- Supplied text:
* START *

Hundreds of thousands of lawsuits were filed against BP and Transocean. In one suit, the largest-ever of its kind, BP agreed to pay the US Government $4.5 billion in fines. The company would pay dozens of billions more for its role in the spill.
But major players in the petroleum industry are extremely powerful and influential. Although BP suffered many legal consequences, the company also released its own independent reports that downplayed the role BP had in the disaster as well as the effects still being felt in and around the Gulf. So naturally, when Hollywood decided to release a movie villainizing the company and championing the men and women who worked and perished aboard the rig, BP wasn’t happy about it.
In an interview with NPR, Deepwater Horizon director Peter Berg explained, “We had problems because BP was not particularly thrilled that we were making the film. You know, BP and the oil industry in general appropriately wields a lot of power in that community, and they pay a lot of mortgages. And because we were making a film about the oil spill, the oil blowout and what happened that day, BP was not— not only were they not a big advocate or very supportive, but they actually became a very effective disruptor.”
That’s right: BP actively tried to make filming this movie as difficult as possible, if not stop it completely.
Berg went on, “We couldn’t get access to many of the things that we wanted to. We couldn’t get access to the boats, to some of the helicopters, to some of the men and women that we wanted to speak to. But the biggest thing we couldn’t get access to, which is what we wanted the most, was an oil rig. You know, one of these big, deepwater platforms. We tried and were politely but firmly declined on at every turn. And that was challenging because we— I had always thought we would be able to film a portion of the movie on a real, you know, rig. And when it became apparent that we couldn’t, the next best option was to build a sizable 85 percent to scale recreation of a rig, which we did.”
Clearly, BP is not happy about this dramatic and souped-up testimonial of what happened aboard the Deepwater Horizon on April 20, 2010. Could it be a further admission of their guilt? Regardless, BP understands the negative effect a highly-publicized retelling of this story will have on its reputation.

* END *

- Objective: Could you continue the piece on BP and the Deepwater Horizon film from its final sentence onward?

- Supplied records:
* START *

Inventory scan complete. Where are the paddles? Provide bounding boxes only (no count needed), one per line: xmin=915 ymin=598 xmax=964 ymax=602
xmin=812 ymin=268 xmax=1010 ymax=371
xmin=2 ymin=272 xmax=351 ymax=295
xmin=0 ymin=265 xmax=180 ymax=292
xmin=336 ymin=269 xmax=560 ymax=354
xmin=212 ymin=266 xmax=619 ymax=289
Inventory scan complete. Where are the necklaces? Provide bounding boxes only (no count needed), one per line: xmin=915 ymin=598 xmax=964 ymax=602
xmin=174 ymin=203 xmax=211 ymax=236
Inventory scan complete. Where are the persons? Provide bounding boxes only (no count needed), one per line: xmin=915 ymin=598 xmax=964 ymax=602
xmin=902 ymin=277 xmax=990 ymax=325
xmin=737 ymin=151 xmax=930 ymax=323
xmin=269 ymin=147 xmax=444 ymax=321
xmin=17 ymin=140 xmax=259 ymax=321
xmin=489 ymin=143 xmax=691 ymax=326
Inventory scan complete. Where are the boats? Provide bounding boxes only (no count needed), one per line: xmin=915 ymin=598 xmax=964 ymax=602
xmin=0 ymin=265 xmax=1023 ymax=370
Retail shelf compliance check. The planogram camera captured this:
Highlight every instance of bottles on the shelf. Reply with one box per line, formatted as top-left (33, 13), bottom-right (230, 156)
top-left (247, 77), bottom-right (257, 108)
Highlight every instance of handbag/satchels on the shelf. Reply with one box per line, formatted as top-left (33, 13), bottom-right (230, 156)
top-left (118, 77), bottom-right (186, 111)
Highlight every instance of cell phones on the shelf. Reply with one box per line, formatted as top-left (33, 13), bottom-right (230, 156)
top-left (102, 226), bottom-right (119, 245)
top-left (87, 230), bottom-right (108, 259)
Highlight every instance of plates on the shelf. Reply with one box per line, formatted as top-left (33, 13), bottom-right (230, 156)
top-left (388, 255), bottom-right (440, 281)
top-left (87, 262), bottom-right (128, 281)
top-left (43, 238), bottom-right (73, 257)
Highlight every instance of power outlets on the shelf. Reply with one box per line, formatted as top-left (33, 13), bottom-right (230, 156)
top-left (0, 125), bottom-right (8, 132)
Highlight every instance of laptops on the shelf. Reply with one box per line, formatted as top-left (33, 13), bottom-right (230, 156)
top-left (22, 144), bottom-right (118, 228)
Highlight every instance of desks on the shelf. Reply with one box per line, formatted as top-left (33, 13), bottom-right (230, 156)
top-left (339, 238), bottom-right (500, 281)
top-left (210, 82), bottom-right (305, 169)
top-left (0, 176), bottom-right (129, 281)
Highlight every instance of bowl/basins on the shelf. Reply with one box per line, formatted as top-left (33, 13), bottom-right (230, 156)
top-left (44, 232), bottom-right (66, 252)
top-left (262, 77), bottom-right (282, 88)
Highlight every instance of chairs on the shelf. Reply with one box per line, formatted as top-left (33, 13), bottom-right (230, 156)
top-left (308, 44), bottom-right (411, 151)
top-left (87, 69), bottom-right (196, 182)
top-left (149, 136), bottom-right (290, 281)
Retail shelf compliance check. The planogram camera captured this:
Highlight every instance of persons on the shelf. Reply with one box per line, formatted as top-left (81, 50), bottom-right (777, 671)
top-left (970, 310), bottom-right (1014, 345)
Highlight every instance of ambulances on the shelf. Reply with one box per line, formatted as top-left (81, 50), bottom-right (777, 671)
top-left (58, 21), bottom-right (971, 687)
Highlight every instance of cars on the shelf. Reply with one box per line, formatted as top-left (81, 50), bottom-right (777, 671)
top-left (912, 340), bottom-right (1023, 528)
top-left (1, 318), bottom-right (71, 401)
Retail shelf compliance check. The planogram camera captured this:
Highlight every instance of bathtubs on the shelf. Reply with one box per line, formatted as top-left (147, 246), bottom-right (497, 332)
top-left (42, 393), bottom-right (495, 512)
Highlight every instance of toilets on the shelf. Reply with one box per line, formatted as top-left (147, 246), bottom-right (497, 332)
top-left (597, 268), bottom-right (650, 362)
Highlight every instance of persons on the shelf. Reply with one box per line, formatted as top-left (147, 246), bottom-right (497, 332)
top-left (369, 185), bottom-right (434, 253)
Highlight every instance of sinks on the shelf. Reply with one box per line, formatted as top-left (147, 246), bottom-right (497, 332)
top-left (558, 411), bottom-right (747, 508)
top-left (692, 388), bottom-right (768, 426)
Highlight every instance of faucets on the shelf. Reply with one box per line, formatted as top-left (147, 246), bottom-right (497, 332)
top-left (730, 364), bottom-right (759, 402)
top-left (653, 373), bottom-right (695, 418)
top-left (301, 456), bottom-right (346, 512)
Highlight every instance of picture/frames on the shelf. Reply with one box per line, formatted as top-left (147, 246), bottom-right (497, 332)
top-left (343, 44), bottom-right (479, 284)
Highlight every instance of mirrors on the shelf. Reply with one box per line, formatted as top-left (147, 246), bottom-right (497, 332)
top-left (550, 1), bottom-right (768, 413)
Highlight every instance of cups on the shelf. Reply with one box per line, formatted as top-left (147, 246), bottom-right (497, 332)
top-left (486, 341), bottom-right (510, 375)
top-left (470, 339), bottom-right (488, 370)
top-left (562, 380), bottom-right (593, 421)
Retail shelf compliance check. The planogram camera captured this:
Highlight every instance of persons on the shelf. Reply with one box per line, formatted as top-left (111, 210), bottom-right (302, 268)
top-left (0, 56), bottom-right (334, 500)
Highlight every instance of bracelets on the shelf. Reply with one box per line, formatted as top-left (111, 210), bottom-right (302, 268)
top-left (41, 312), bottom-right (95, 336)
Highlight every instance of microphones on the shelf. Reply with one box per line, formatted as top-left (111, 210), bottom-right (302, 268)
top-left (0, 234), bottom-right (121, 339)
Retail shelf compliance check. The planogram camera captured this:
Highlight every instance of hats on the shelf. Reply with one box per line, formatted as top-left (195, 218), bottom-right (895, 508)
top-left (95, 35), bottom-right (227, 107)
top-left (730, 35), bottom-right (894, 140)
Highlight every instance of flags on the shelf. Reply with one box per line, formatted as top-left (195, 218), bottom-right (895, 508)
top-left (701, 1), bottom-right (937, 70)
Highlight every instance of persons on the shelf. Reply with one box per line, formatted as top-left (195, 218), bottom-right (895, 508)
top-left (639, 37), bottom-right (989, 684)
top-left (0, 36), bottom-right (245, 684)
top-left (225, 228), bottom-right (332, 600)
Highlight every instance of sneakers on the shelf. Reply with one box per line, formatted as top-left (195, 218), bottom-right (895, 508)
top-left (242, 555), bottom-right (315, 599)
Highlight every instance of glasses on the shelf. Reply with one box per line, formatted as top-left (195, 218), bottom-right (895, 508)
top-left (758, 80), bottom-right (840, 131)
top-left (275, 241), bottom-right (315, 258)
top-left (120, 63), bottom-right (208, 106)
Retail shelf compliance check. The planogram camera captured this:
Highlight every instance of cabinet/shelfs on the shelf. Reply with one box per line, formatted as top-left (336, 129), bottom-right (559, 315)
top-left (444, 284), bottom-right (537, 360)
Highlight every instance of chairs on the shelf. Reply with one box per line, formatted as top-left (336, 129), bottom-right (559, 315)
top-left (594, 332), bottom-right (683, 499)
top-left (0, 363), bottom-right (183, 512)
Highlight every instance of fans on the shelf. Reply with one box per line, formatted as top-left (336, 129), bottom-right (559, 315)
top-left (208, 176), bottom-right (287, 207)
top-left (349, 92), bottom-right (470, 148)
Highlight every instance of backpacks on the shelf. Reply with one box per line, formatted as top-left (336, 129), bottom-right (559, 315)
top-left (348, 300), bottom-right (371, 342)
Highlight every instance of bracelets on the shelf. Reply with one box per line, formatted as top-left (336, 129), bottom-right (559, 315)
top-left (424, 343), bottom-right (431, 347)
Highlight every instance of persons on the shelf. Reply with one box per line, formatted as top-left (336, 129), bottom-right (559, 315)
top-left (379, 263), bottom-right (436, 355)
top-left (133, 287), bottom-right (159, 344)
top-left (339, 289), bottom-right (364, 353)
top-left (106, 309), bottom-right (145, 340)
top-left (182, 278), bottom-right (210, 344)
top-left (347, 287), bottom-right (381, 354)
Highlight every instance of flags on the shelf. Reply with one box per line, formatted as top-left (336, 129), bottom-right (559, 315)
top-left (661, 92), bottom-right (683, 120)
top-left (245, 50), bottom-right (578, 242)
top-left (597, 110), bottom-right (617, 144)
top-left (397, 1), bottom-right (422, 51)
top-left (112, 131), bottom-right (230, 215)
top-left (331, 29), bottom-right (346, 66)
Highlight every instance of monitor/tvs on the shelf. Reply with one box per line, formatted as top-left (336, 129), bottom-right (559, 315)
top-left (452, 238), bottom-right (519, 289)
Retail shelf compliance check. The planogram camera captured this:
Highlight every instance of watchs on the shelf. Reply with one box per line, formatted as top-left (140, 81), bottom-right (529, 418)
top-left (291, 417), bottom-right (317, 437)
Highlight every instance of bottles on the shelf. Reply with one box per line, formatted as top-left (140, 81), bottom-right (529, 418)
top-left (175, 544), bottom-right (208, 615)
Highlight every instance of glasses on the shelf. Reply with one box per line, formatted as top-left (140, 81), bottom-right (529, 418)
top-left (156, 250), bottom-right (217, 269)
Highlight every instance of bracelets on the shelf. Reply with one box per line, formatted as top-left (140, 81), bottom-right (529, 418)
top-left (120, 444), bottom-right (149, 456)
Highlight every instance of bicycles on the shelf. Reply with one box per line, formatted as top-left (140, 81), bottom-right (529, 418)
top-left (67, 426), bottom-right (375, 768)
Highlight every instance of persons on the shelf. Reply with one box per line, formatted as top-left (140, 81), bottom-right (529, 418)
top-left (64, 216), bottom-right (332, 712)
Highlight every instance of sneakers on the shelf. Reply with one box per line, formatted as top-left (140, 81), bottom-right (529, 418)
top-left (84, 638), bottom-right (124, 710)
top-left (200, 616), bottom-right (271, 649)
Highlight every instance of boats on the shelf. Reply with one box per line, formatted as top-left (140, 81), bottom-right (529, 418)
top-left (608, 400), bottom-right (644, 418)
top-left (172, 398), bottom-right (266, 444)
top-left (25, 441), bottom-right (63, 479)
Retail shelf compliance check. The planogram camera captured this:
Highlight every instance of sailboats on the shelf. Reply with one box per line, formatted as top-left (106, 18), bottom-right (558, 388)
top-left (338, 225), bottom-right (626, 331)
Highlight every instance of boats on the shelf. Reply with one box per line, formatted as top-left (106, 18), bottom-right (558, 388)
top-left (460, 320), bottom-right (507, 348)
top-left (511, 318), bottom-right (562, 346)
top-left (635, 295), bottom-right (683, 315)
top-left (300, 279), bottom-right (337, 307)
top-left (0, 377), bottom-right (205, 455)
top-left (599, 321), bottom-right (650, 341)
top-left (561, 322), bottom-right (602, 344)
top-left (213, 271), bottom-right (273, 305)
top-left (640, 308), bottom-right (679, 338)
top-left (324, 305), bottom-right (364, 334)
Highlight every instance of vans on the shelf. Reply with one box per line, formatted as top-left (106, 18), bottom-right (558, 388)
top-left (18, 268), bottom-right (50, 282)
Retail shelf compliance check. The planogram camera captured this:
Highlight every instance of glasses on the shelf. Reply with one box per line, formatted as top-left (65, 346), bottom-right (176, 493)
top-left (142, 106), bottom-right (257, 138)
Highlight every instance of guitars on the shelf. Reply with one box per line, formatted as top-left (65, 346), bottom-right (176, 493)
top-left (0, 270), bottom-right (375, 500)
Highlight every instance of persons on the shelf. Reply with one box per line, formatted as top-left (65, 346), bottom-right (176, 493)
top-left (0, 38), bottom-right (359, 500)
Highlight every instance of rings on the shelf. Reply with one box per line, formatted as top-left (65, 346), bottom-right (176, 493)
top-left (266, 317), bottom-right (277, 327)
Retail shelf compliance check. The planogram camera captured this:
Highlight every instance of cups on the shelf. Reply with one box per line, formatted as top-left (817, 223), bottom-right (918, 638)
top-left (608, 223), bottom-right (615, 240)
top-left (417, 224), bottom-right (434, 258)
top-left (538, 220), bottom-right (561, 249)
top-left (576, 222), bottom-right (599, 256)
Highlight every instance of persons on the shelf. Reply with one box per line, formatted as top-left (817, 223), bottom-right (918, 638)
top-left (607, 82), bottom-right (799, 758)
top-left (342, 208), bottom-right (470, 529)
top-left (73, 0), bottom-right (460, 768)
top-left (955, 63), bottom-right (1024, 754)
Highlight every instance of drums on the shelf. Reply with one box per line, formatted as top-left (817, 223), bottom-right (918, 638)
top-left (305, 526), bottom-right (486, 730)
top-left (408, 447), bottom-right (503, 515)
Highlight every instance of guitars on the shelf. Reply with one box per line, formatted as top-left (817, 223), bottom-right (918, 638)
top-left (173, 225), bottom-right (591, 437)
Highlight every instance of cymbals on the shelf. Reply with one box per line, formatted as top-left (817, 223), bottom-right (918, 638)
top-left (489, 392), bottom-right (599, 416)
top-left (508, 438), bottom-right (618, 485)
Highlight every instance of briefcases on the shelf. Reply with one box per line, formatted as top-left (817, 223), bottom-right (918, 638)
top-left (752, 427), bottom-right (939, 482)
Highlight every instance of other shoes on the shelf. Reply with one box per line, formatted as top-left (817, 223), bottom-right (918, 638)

* END *

- Result of the task:
But are the oil companies the only ones to blame for the Deepwater Horizon disaster? Perhaps not.
Oil is all around us. You use it. I use it. And where there is demand, there must be a supply. What feels like need on our day-to-day level can translate to major greed on a larger scale, be it between businesses or nations. And many times, this greed results in political or environmental disaster with consequences that we, the average citizens, feel and bear the brunt of in our day-to-day lives.
Here’s director Peter Berg’s take on it:
“You know, I’ve been asked why I didn’t make a film about the oil spill or about the environmental aspects of […] this event. And my answer is […] I believe that’s been, you know, pretty well covered. I think we all understand. And most people, if they do any research at all, understand that, you know, BP’s paid in excess of $60 billion in fines as a result of that incident. And people are aware of the oil spill.
“I didn’t really think it was critical to make a film attacking BP. Although I think, you know, John Malkovich does a great job of conveying the ruthlessness that some of the BP company men, you know, used to create pressure to get what they wanted. BP was behind schedule and they were over budget with this rig. And there was a lot of pressure to cut corners.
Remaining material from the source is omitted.